Histopathological examination revealed a cyst filled with keratinous material and lined by atrophic epithelial cells along with numerous hair shafts. Cyst wall was composed of fibrocollagenous tissue and infiltrated by inflammatory cells and foreign body granulomas [Figure 7].{Figure 7}

 Discussion



Intracranial dermoid cysts derive from the inclusion of ectodermally committed cells at the time of neural groove closure in embryonic life.[1] They are extra-axial lesions, frequently located in basilar region near the midline at parasellar, frontobasal, and posterior fossa areas.

Clinical presentations vary depending on size and location of the lesion. Seizures and headache are the most common symptoms of uncomplicated supratentorial dermoids.[1],[2] Dermoids that rupture acutely either spontaneously or during surgery result in chemical meningitis that may be severe leading to vasospasm and cerebral infarction. Their slow growth rate often leads to a delay in clinical presentation until the third or fourth decades.

Microscopic appearance of the cyst is typical. The outer cyst is composed of a dense fibrous capsule, whereas the interior is lined with squamous epithelium, hair, and dermal appendages (hair follicles, sebaceous, and sweat glands). Desquamated debris containing cholesterol and keratin are common.[3],[4]

The dermoids show high signal intensity on a T1-weighted image and variable signals on a T2-weighted image with no gadolinium contrast enhancement on MRIs. Characteristically, the tumor is often inhomogeneous due to its mixed composition. Ruptured dermoids typically have high-signal fat droplets within the subarachnoid spaces and intraventricular fat/CSF levels.[1],[2]

In our case, the patient had no signs of meningitis or hydrocephalus. Surgical excision of the cyst helped to reduce the mass effect while postoperative lumbar drainage effectively cleared contaminated CSF. As he was operated through a small eyebrow incision, the surgical results were cosmetically appealing.

 Conclusions



Rupture of intracranial dermoid is usually a spontaneous event with clinically benign to fatal presentation.
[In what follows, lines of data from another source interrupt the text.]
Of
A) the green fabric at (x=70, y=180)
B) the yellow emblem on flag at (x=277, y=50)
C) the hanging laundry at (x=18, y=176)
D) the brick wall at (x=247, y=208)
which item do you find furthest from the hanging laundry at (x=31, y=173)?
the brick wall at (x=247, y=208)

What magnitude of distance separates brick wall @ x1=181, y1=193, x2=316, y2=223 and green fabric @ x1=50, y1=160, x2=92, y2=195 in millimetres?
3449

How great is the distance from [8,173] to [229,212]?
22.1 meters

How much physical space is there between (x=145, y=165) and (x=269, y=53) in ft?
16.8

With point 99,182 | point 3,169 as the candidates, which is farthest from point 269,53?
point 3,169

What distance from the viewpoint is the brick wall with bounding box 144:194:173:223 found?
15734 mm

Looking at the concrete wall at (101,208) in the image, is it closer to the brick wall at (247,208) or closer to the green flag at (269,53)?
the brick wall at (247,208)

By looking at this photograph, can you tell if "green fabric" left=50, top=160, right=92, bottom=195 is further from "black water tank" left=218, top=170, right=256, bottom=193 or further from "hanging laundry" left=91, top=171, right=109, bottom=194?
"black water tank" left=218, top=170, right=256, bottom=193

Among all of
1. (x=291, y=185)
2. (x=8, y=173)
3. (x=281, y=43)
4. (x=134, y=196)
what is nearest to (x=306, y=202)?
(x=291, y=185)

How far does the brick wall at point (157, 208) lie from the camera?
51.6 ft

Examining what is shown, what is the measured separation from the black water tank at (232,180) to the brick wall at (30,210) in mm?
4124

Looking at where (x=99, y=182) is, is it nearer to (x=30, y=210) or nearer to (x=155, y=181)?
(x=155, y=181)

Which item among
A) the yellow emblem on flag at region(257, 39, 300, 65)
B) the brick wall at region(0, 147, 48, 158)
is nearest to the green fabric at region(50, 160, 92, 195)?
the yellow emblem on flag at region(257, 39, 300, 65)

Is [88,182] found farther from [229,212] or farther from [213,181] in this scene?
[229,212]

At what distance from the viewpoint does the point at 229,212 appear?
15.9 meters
Early diagnosis with complete surgical excision offers highest cure rate.

Financial support and sponsorship

Nil.

Conflicts of interest

There are no conflicts of interest.

References

1Orakcioglu B, Halatsch ME, Fortunati M, Unterberg A, Yonekawa Y. Intracranial dermoid cysts: Variations of radiological and clinical features. Acta Neurochir (Wien) 2008;150:1227-34.
2Liu JK, Gottfried ON, Salzman KL, Schmidt RH, Couldwell WT. Ruptured intracranial dermoid cysts: Clinical, radiographic, and surgical features. Neurosurgery 2008;62:377-84.
3El-Bahy K, Kotb A, Galal A, El-Hakim A. Ruptured intracranial dermoid cysts. Acta Neurochir (Wien) 2006;148:457-62.
4Ray MJ, Barnett DW, Snipes GJ, Layton KF, Opatowsky MJ. Ruptured intracranial dermoid cyst. Proc (Bayl Univ Med Cent) 2012;25:23-5.